What Bruce Rioch did for Arsenal – looking back 20 years on from his arrival

The hard-nosed Scot gets a bad rep for his ill-fated season at Highbury, but Jon Spurling says plenty of good was done too...

Twenty years ago, Bruce Rioch was unveiled as Arsenal's new boss having guided Bolton to successive promotions. His one-year tenure is hardly remembered fondly, punctuated by bust-ups with senior pros including Ian Wright, and a frosty relationship with vice chairman David Dein. Thus, the former Bolton manager has been virtually airbrushed from Gunners history.

Rioch was dismissed as a dour "interregnum" boss who simply kept the seat warm for Arsene Wenger, but here are five reasons why Arsenal fans and Wenger should be grateful to the straight-laced Scot...

1) He bedded in Dennis Bergkamp

It was (then) Monaco manager Wenger who recommended to buddy David Dein that the Inter Milan forward would be the signing to usher in a new era at Highbury, but Rioch helped ease the brilliant Dutchman into the hurly-burly of the Premier League during the 1995/96 campaign.
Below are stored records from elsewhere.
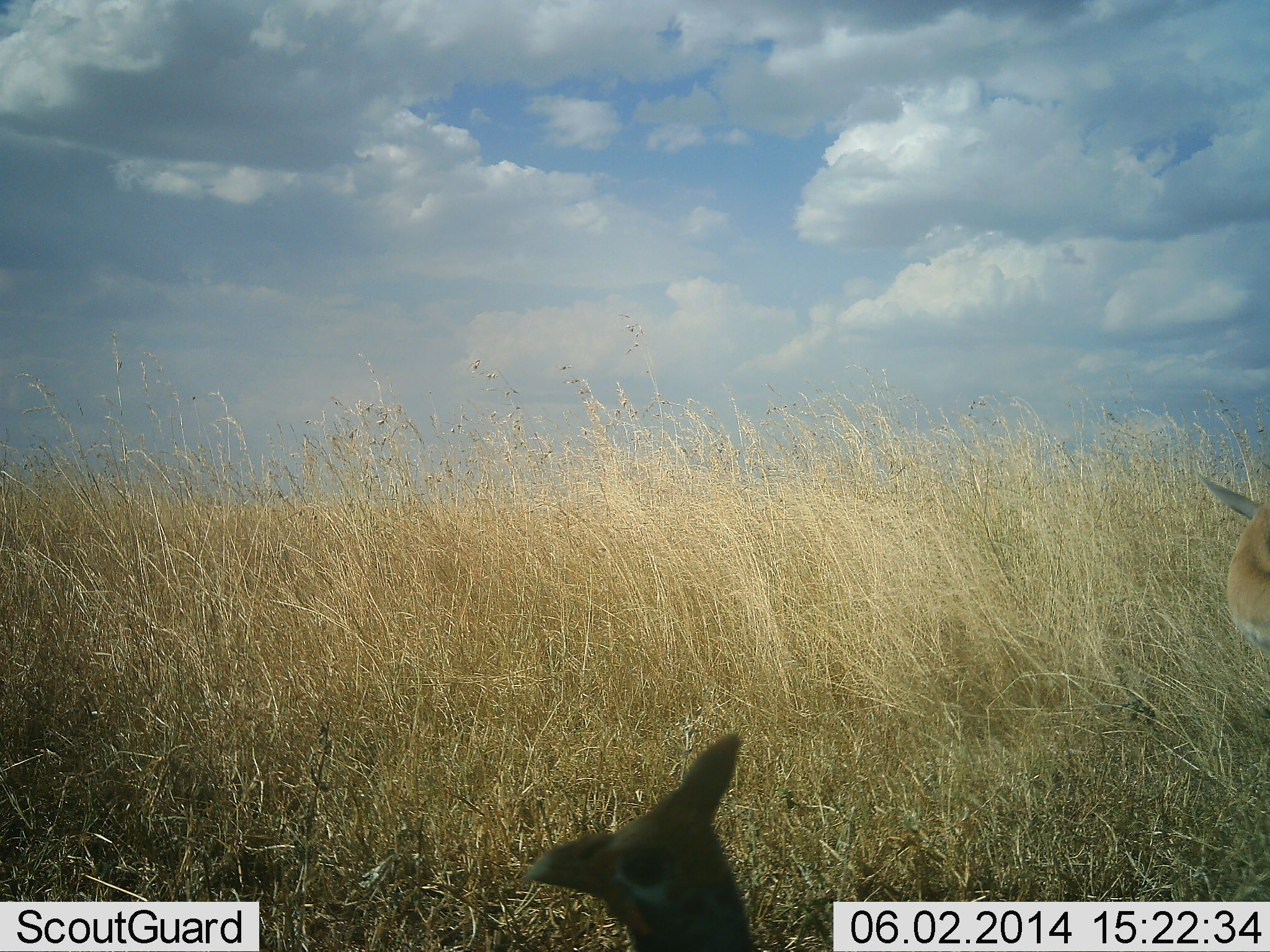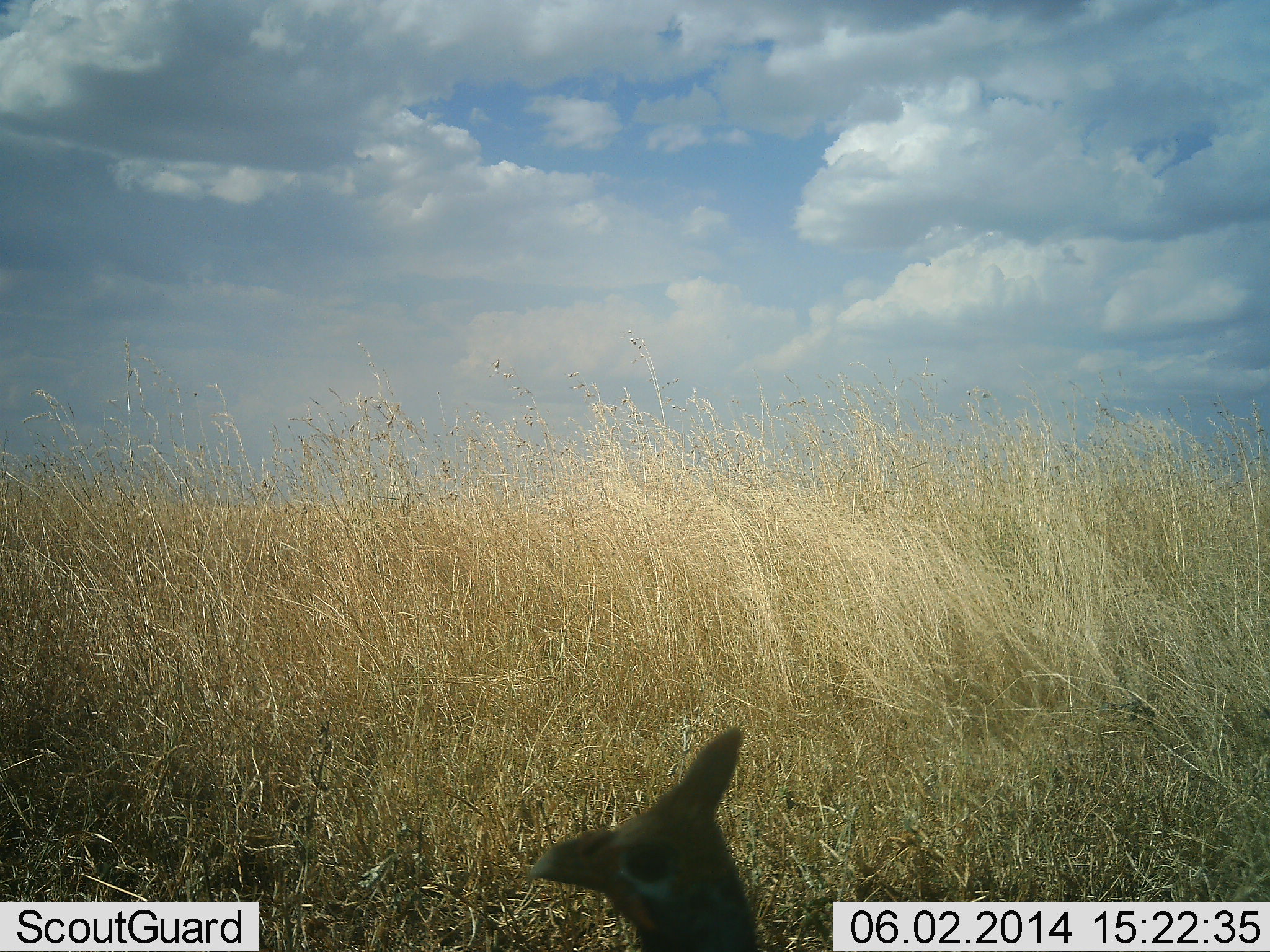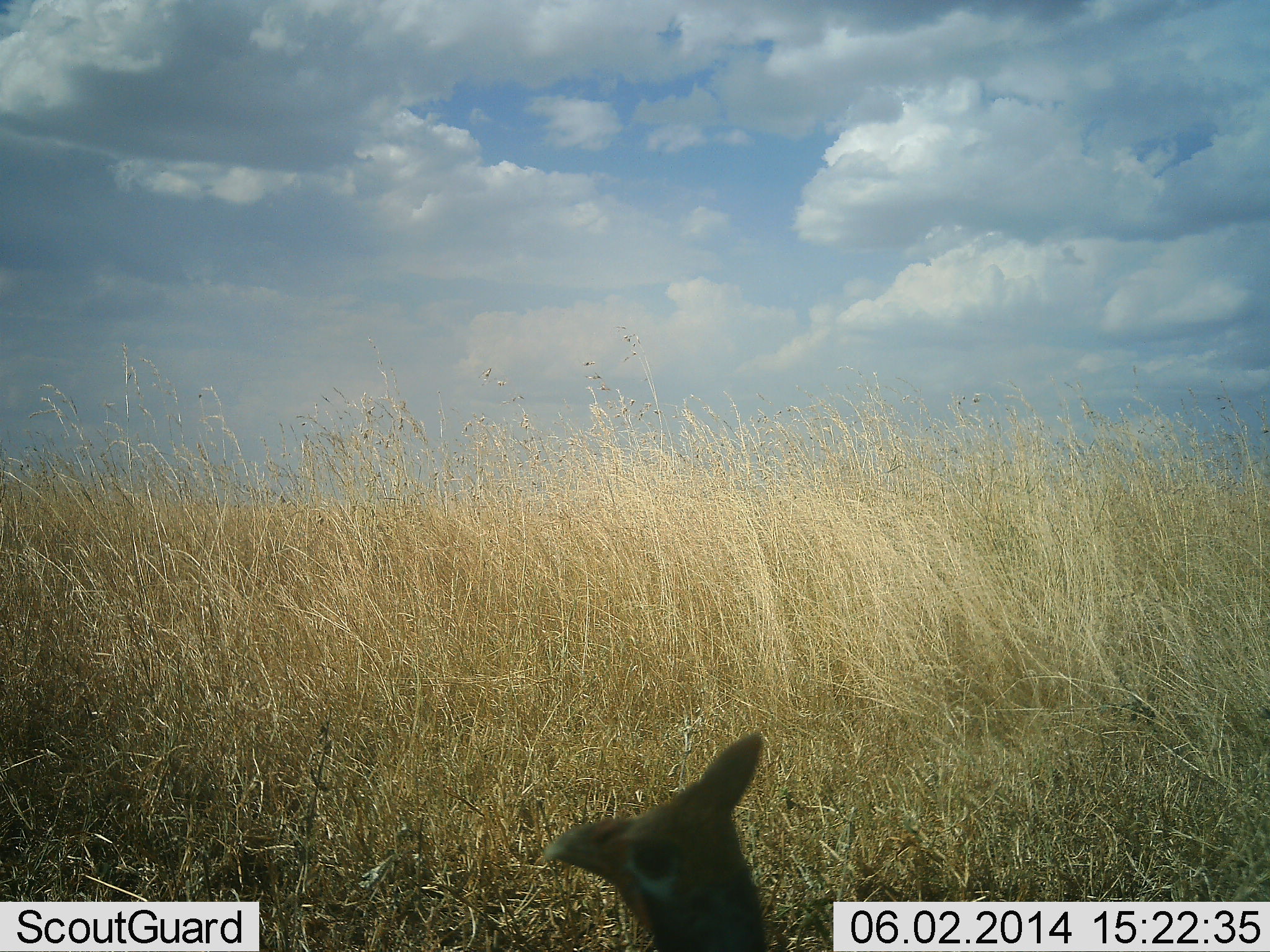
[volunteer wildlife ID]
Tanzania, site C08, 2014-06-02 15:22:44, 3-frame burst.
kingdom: Animalia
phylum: Chordata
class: Aves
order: Galliformes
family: Numididae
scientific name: Numididae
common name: guinea fowl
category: guineafowl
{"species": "guineafowl (guinea fowl) (Numididae)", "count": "1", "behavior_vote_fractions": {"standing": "92%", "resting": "8%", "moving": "0%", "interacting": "0%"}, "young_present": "0%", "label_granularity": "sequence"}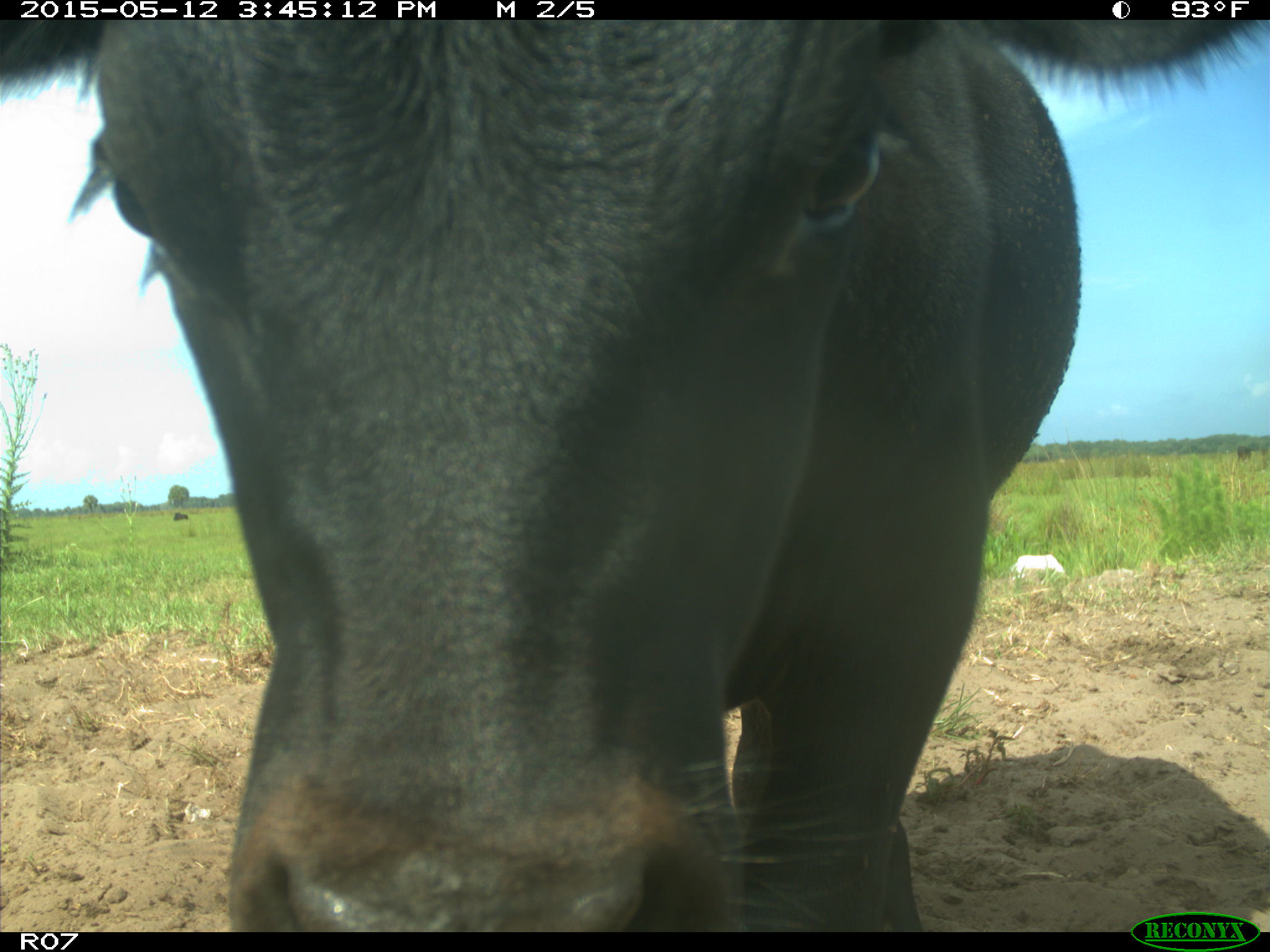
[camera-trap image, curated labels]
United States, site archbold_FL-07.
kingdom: Animalia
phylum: Chordata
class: Mammalia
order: Artiodactyla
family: Bovidae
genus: Bos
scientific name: Bos taurus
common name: domestic cow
Bos taurus (domestic cow).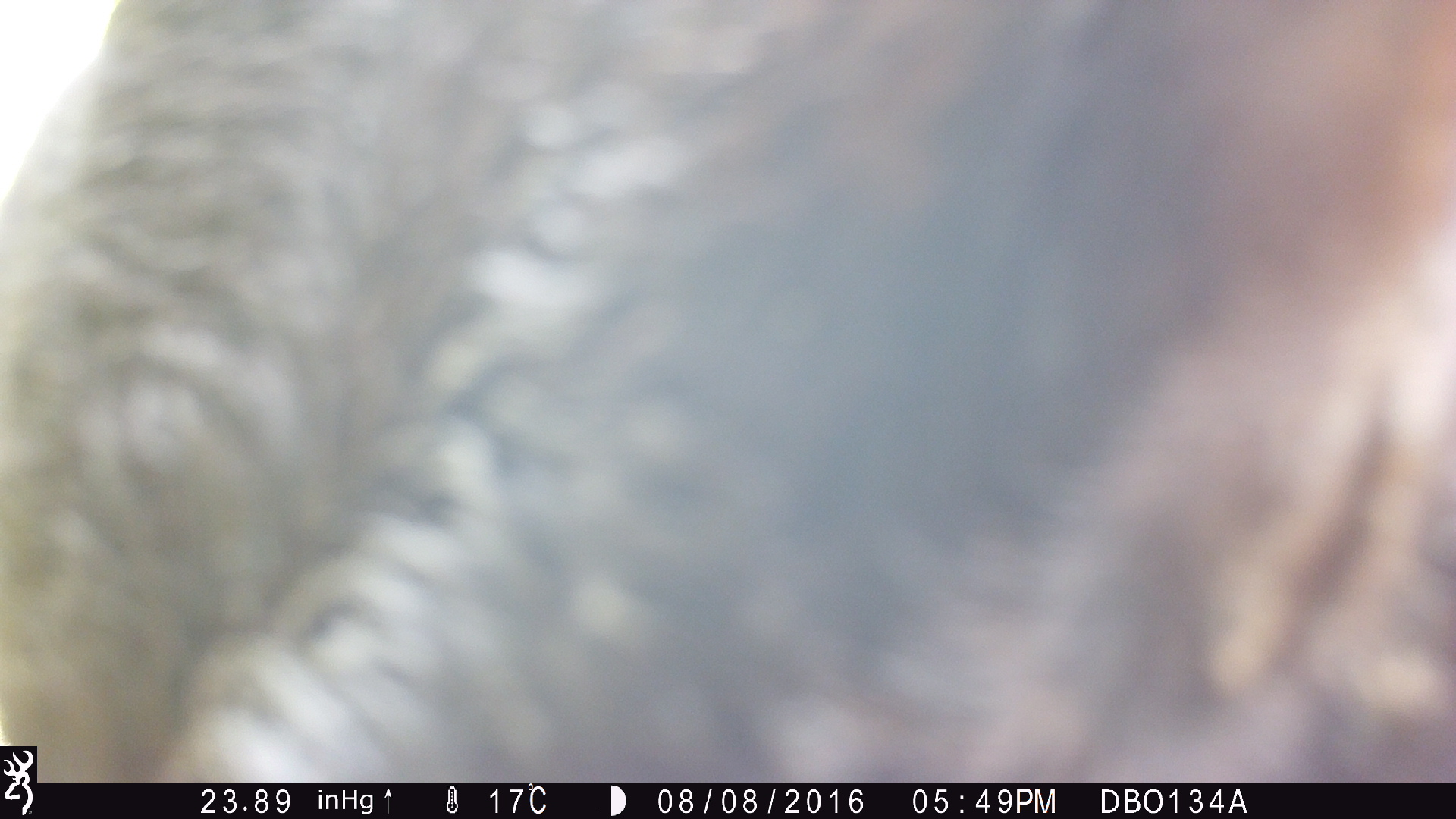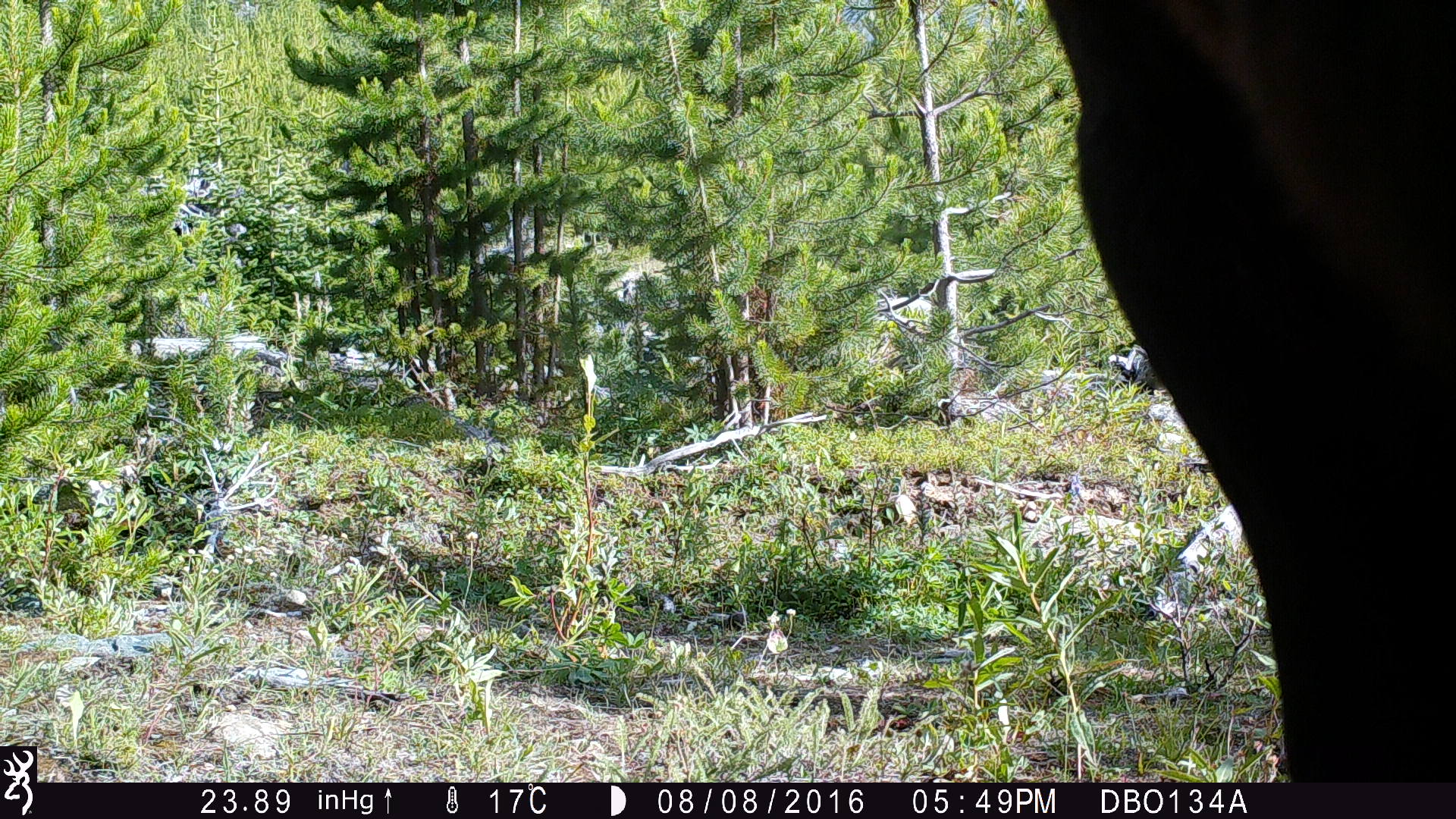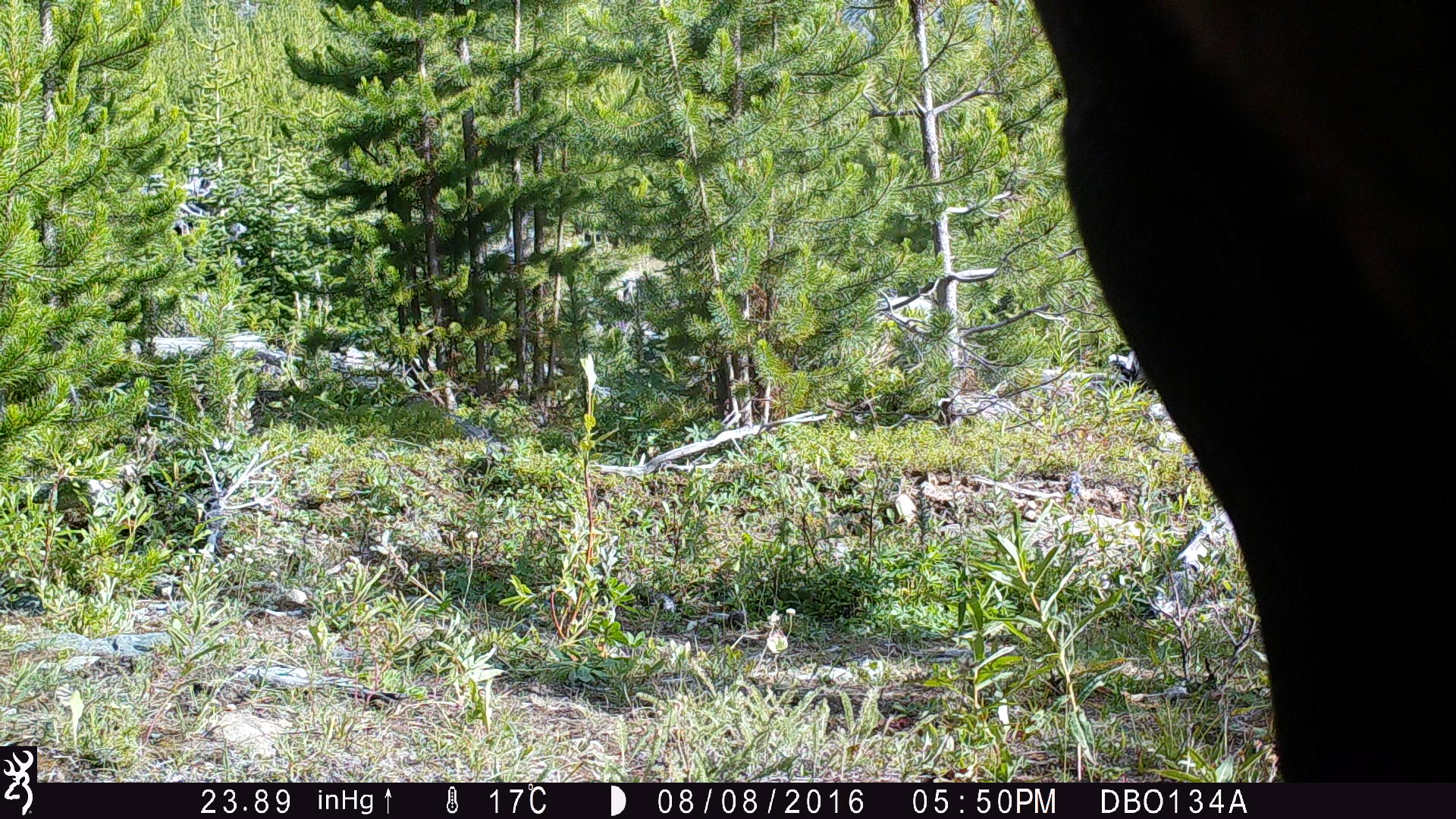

Bergkamp freely admitted that his confidence had taken a hefty knock during his troubled two-year stay in Italy, and although glimpses of skill were evident in his early Arsenal matches, it wasn’t until game six that he scored his first Gunners goals against Southampton.

Bruce nursed, cajoled, and eased me into what was a different style of football

- Dennis Bergkamp

Although Rioch later insisted that “Dennis would have found his feet eventually whoever the manager was,” Bergkamp remains eternally grateful to the man who “nursed, cajoled, and eased me into what was a different style of football, and made my family feel so welcome in England. He talked me through the different approach needed to be successful in England.”

"Cheers for giving me something to be remembered by Den..."

The combined £12 million that Arsenal shelled out on Bergkamp and David Platt represented proof that the club were finally ready to loosen the purse strings and throw off the defensive, blue collar approach which had blighted the latter years of George Graham's regime.

Bergkamp acted as a magnet for other foreign signings over the next few years, including Patrick Vieira and fellow Dutchman Marc Overmars. When Wenger arrived in September 1996, two months after Rioch’s departure, Arsenal were ready to go truly multicultural and Bergkamp, who’d put his Italian nightmare behind him with Rioch’s help, was the first piece of the jigsaw.